*** RECORDS FOR THIS TASK

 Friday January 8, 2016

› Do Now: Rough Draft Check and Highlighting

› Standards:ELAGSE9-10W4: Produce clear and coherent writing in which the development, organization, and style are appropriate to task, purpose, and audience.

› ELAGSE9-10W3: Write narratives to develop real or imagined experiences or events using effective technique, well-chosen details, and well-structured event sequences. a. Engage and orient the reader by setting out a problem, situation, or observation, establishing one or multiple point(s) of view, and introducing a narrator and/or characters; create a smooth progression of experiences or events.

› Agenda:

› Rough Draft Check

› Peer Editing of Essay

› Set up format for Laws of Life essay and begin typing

******

• [YOUR INSTRUCTIONS] After reading the lines above, reproduce them all exactly.

• [EXERCISE RESULT]
 Friday January 8, 2016

› Do Now: Rough Draft Check and Highlighting

› Standards:ELAGSE9-10W4: Produce clear and coherent writing in which the development, organization, and style are appropriate to task, purpose, and audience.

› ELAGSE9-10W3: Write narratives to develop real or imagined experiences or events using effective technique, well-chosen details, and well-structured event sequences. a. Engage and orient the reader by setting out a problem, situation, or observation, establishing one or multiple point(s) of view, and introducing a narrator and/or characters; create a smooth progression of experiences or events.

› Agenda:

› Rough Draft Check

› Peer Editing of Essay

› Set up format for Laws of Life essay and begin typing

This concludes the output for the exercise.